§ Task:
Turn the entries starting with the line that contains "Of the items given as" and going on through the line that contains "5. point (93, 190)" into a JSON list of strings, one string per line, leaving out blank lines.

§ Given information:
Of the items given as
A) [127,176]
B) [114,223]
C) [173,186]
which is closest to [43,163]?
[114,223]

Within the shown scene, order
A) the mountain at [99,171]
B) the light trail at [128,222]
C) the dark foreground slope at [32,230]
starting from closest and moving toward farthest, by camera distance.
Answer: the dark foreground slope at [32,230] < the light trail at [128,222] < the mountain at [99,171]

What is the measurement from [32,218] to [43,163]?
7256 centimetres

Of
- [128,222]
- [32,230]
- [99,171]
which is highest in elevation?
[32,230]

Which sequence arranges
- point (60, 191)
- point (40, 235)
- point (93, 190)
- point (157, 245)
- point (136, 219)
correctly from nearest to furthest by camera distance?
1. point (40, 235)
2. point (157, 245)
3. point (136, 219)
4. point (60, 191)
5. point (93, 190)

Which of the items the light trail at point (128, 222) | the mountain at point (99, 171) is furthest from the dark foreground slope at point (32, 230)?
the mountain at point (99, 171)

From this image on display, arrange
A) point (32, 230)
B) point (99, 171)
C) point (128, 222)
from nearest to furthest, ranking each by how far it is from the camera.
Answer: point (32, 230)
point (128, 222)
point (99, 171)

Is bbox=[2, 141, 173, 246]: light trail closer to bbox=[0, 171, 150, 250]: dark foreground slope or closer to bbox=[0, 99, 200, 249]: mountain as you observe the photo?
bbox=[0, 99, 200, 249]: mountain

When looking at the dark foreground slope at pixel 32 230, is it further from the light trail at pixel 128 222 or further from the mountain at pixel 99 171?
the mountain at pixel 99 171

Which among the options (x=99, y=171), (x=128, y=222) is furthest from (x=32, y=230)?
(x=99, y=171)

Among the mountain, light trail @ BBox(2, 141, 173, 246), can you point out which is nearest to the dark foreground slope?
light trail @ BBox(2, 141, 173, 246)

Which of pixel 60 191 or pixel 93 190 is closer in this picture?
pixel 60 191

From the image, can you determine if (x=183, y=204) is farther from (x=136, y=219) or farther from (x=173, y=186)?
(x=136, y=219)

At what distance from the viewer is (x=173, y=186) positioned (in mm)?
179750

---

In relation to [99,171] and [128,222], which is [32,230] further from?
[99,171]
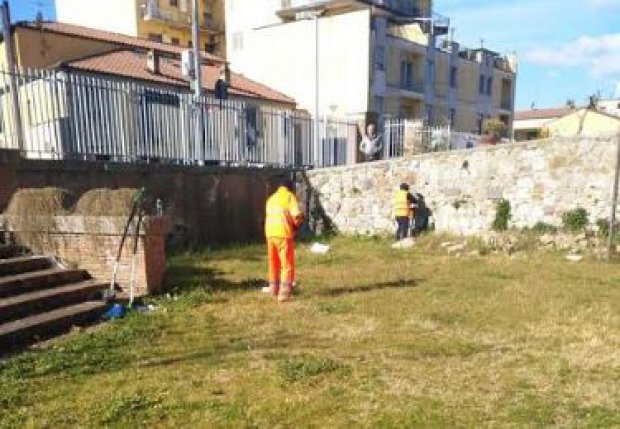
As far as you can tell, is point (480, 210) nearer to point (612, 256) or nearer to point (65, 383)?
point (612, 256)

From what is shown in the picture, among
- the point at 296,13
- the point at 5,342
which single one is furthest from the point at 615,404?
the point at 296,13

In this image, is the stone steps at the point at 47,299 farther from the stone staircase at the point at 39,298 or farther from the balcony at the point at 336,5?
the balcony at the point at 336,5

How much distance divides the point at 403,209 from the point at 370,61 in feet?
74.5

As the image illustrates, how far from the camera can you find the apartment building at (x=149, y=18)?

§ Response to this task:
[
  "Of the items given as",
  "A) [127,176]",
  "B) [114,223]",
  "C) [173,186]",
  "which is closest to [43,163]?",
  "[114,223]",
  "Within the shown scene, order",
  "A) the mountain at [99,171]",
  "B) the light trail at [128,222]",
  "C) the dark foreground slope at [32,230]",
  "starting from closest and moving toward farthest, by camera distance.",
  "Answer: the dark foreground slope at [32,230] < the light trail at [128,222] < the mountain at [99,171]",
  "What is the measurement from [32,218] to [43,163]?",
  "7256 centimetres",
  "Of",
  "- [128,222]",
  "- [32,230]",
  "- [99,171]",
  "which is highest in elevation?",
  "[32,230]",
  "Which sequence arranges",
  "- point (60, 191)",
  "- point (40, 235)",
  "- point (93, 190)",
  "- point (157, 245)",
  "- point (136, 219)",
  "correctly from nearest to furthest by camera distance?",
  "1. point (40, 235)",
  "2. point (157, 245)",
  "3. point (136, 219)",
  "4. point (60, 191)",
  "5. point (93, 190)"
]